[Date Prev][Date Next][Thread Prev][Thread Next][Date Index][Thread Index]

Clarification on Qn 1, Hw 1



At 01:47 PM 2/11/2001 -0700, you wrote:
>Hello,
>
>I have a question about the homework #1. In second question, part b)
>we are supposed to calculate similarity between query and each of the 3
>documents. My question is about the formula. This formula uses a value of M,
>which is the number of unique terms in C. How can I plug in the values, if M
>is not given? What would be M for query in the weight formula, if we treat
>query as a document?

You are right... We will have to make the (unreasonable) assumption that 
there are only two terms
"Information" and "retrieval". Notice that this assumption only changes the 
denominator of the weights corresponding to both information and retrieval. 
More precisely, even if we knew the statistics about all other keywords in 
the corpus and take them into account, we will change the weights of 
"Information" and "Retrieval" by the same factor (see below)
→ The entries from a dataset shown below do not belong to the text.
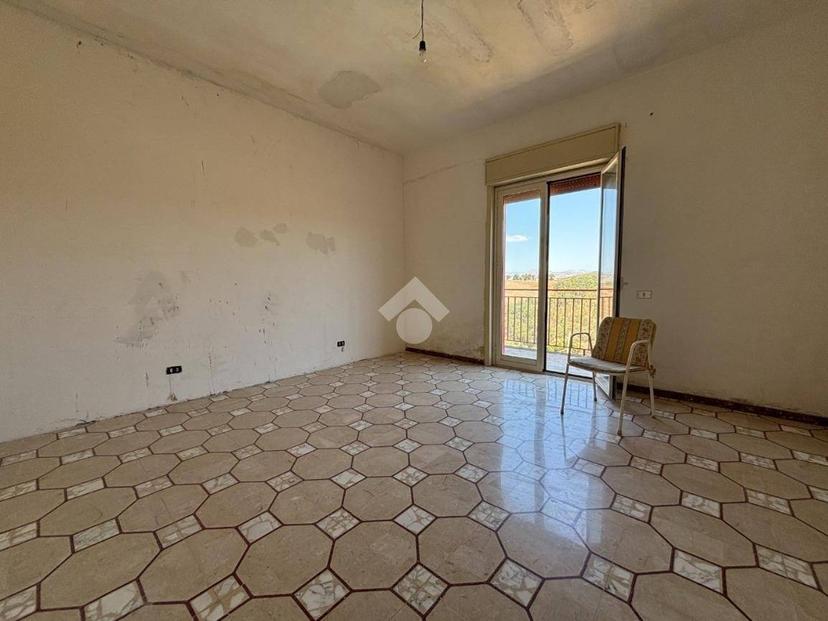 Trilocale via Serraferlicchio 18, Serraferlicchio, Montaperto, Giardina Gallotti, Agrigento — foto 7 di 13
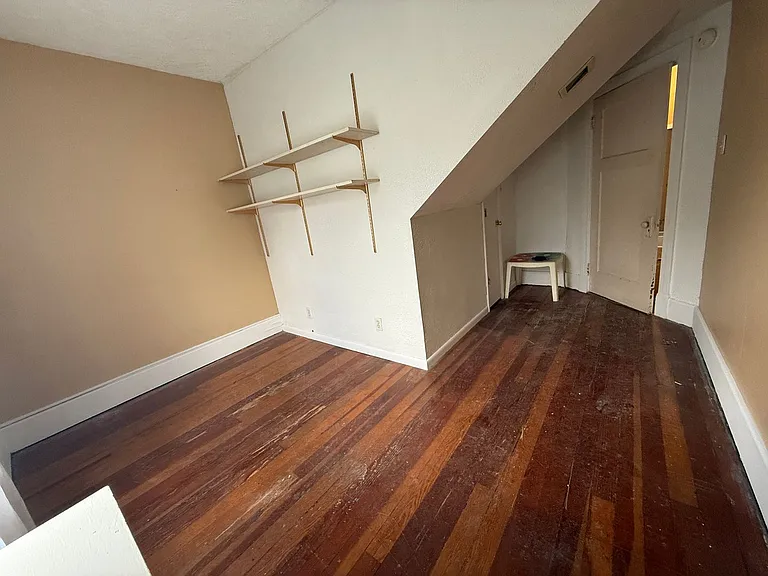 425 Richwood Avenue — Photo 10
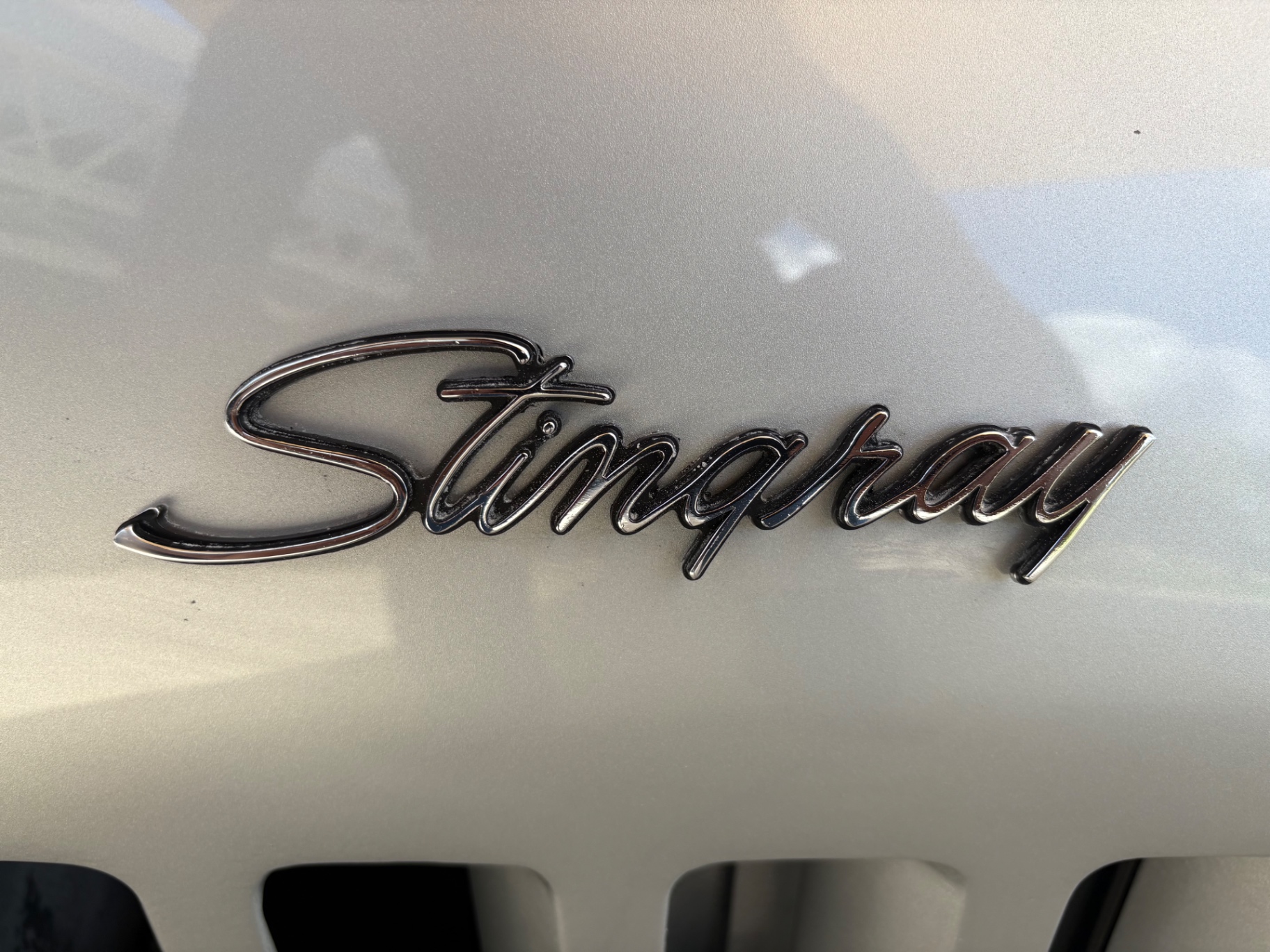 Vehicle photo 27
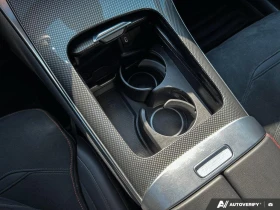 Mercedes-Benz GLC 43 AMG 4MATIC * BURMESTER * PANO * CAMERA * AMBIENT  | Mobile.bg    10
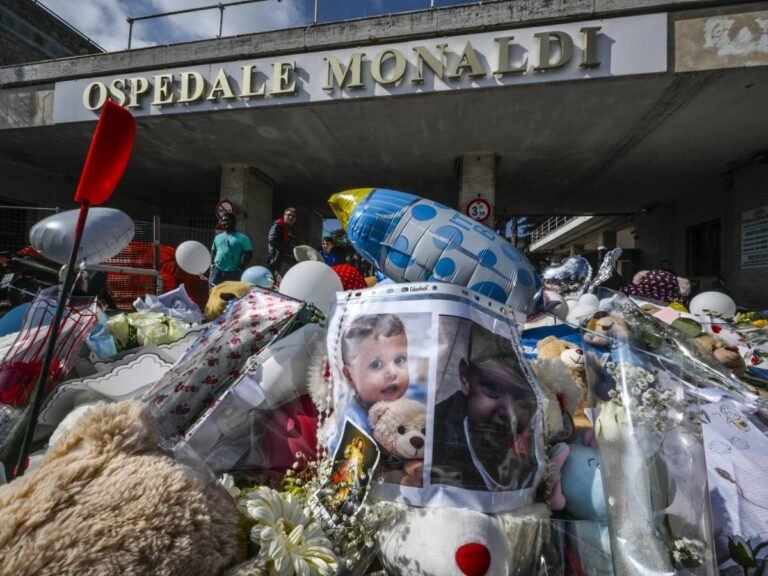 1772188304-ilgiornale-20260227113115161.jpg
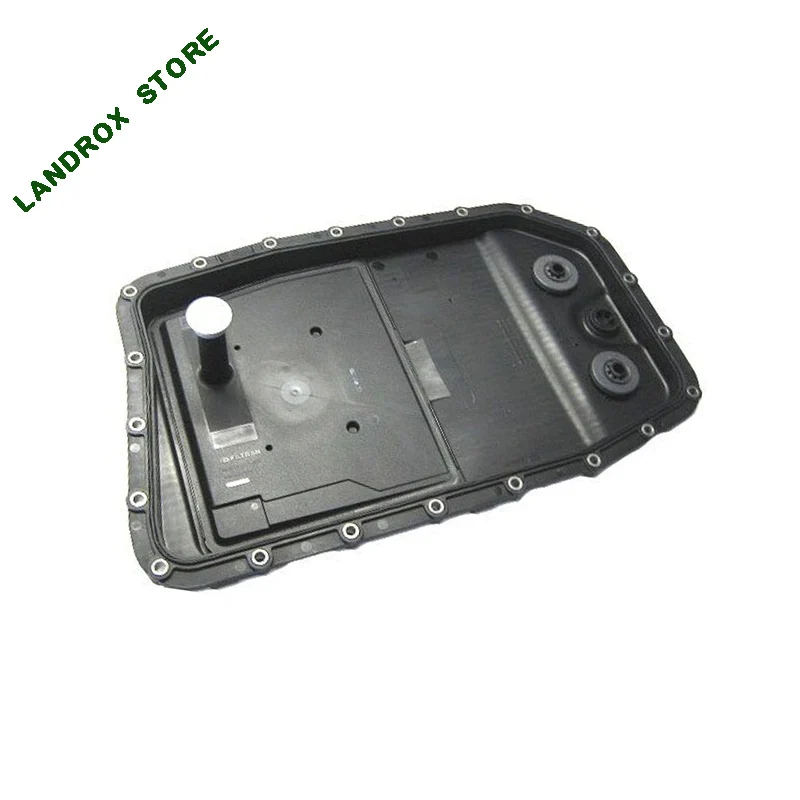 LR007474 для BMW/Alpina/Aston Martin/Jaguar/Land Rover Range/Rolls-Royce/Wiesmann прокладка автомобильной коробки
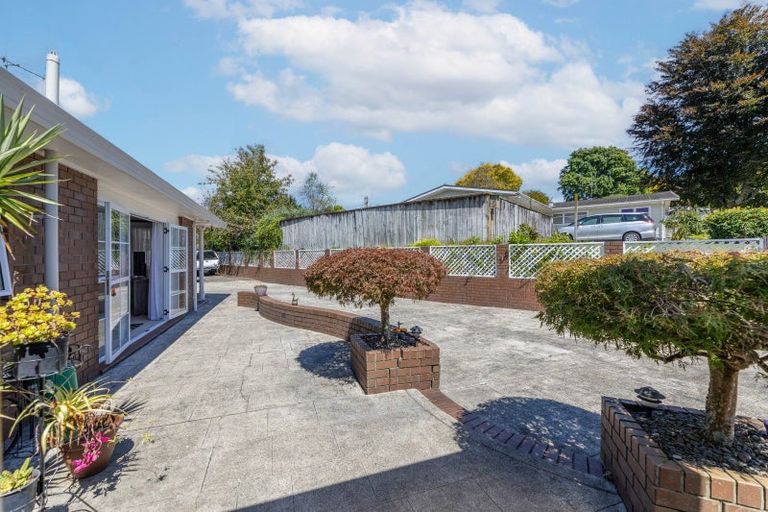 Photo of property in 23 Benalder Crescent, Tokoroa, 3420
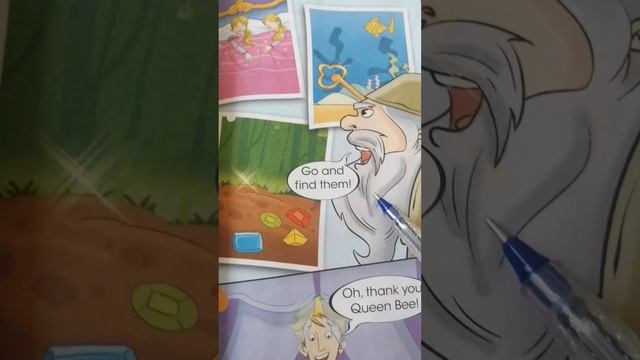 Ағылшын тілі 1 сынып смотреть онлайн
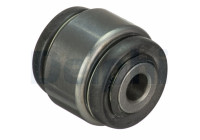 Goma del brazo de control TD1700W Delphi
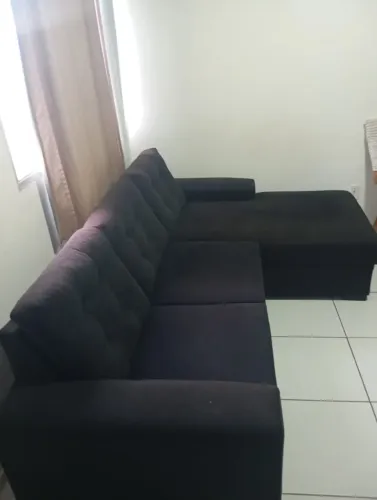 Sofá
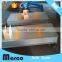 5-30 Ton truck axle portable balance pad
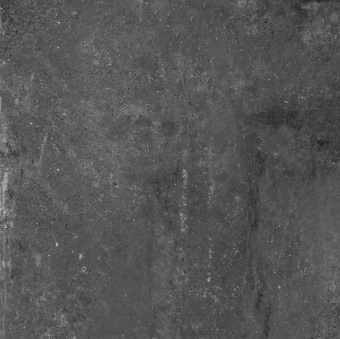 CERDISA STONEMIX ANTHRACITE NT RT 0092509 80x80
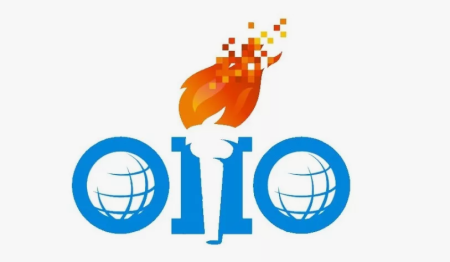 Студенты ЧувГУ отличились в соревновании «лучших из лучших математических умов»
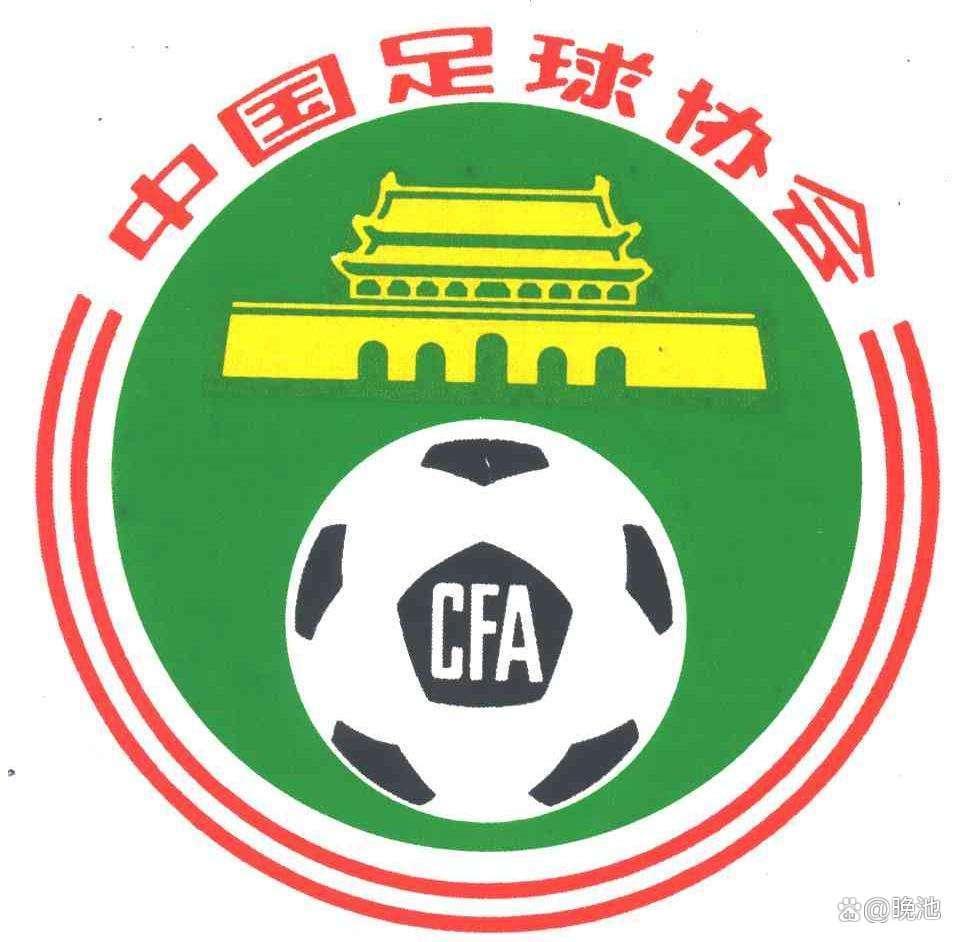 今日!CCTV5直播奥运会冠军郑钦文出战法网+NBA,APP转U16国足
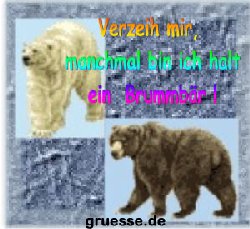 grusskarte-diverses-verzeihung_015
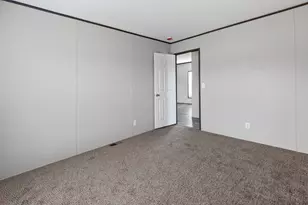 3828 Farm Road 272, Celeste, TX 75423 - Photo 6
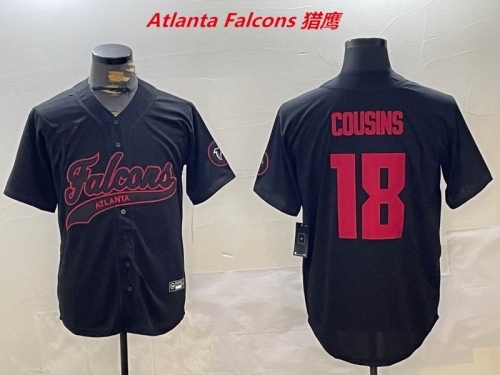 NFL Atlanta Falcons 133 Men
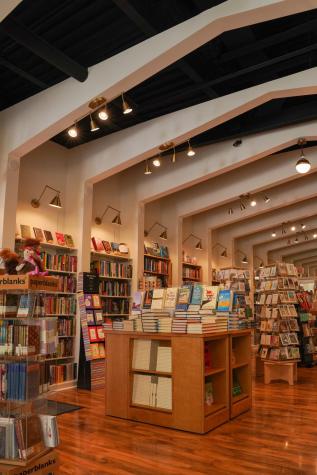 199 Main Street Falmouth MA 02540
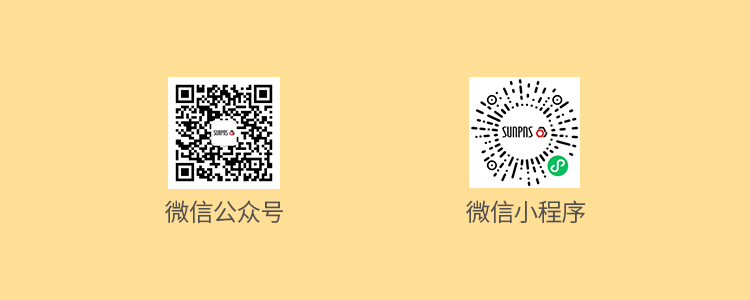 T.png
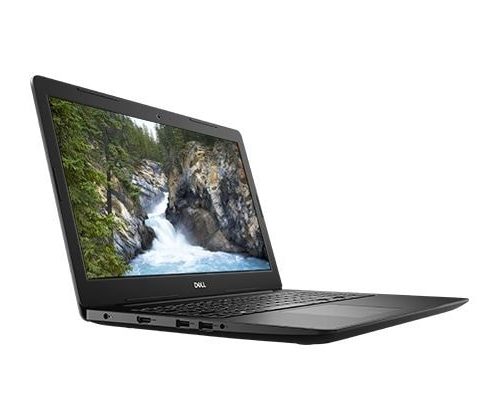 Dell Vostro 3590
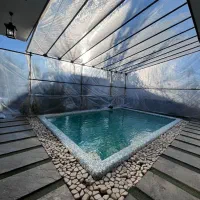 فروش-زمین-280-متری-در-فاز-6-ساماندهی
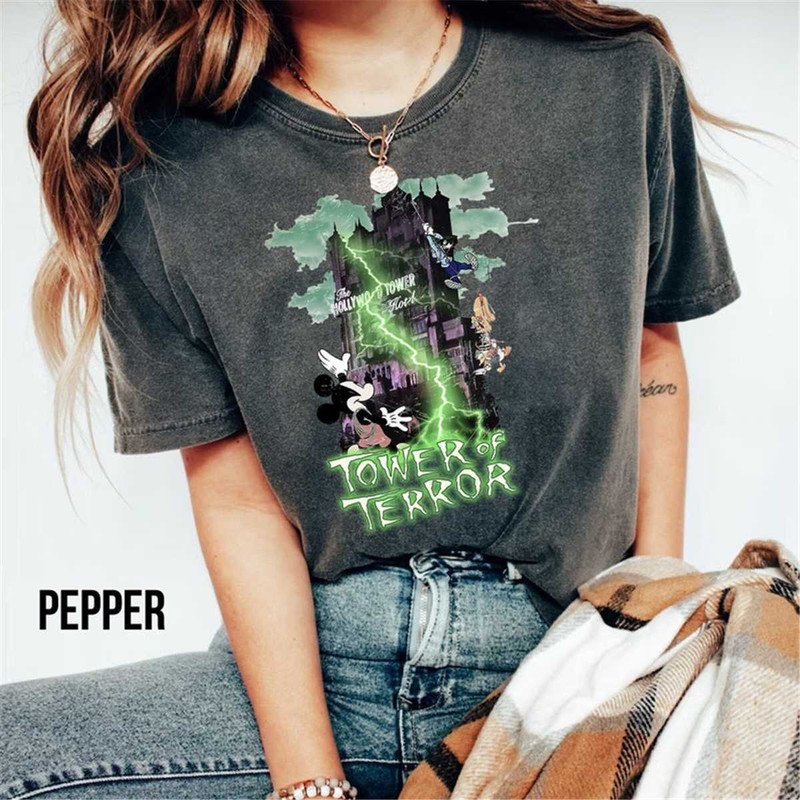 MR-2072023135358-the-twilight-zone-tower-of-terror-shirt-tower-of-terror-ride-image-1.jpg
>What confuses me even more, is that k is used as a variable in calculating the
>sum in weights formula. That is we would have to know the frequency of all
>terms in C that are in document D (or in query).

For the query, we have already said that it contains only the keywords 
information and retrieval. Since the similarity is being computed between 
the query and each of the documents, the only part of the dot product with 
non-zero coefficients will be those corresponding to "information" and 
"retrieval" (even if other keywords are present in each of the documents, 
they are not present in the query!).

>My last question is about the sum used in the weight formula. Does the sum
>extend also over (log(N/n(k)))^2?


yes


>thank you,
>Monika


Rao